To feed information to these applications, the group is actively investigating how to add sensors to machines from industrial partners. “We have a machine on loan from a company which we have sensorized ourselves,” says Das. “We have put in 43 sensors to look at vibration, temperature, and acoustic emissions.”

ARTC has also developed a digital-twin of a co-bot, a robot designed to physically assist a human operator with tasks such as moving hot or heavy objects. At the moment, information flows only from the physical co-bot to its digital copy, but Wong says that ARTC’s digital twins will eventually be bi-directional, so the digital version can adjust the operation of its physical twin in real time, instantly reacting to the information it receives.

There are security implications of data flowing from smart control rooms directly controlling millions of dollars of expensive, high-precision equipment that ARTC is addressing. “The security of the data is the one thing that everyone is concerned about,” says Das. In addition to the security questions raised by having a centralized control room are generalized concerns around having infinitely more data. But this data can be very useful in tracing old faults. For example, when companies hear from their customers that their products have quality problems.
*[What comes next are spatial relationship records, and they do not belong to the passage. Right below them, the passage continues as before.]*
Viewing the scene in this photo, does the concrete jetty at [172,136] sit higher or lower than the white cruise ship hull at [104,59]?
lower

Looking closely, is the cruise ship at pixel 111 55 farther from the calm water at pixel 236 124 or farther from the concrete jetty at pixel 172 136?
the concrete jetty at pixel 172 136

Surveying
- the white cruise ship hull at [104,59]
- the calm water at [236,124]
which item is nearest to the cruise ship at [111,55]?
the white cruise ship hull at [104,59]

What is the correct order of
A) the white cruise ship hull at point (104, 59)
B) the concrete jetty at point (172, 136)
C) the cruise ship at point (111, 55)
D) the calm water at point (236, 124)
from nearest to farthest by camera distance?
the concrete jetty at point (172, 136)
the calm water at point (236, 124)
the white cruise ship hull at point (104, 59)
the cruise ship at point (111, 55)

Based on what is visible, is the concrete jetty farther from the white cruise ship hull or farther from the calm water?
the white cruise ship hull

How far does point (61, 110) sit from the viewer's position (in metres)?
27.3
Typically, by the time a customer delivers feedback like this, it can be difficult to diagnose what might have caused the problem. So, Das explains, the ARTC digital twin model factory wants to keep all relevant data. “We can go back to a particular day, look at all the dashboards, drill down, diagnose and solve the problem.” But in conceiving these systems, Wong says that it’s vitally important to focus on designing software architecture that is very secure, as well as scalable, reliable, and lag-free.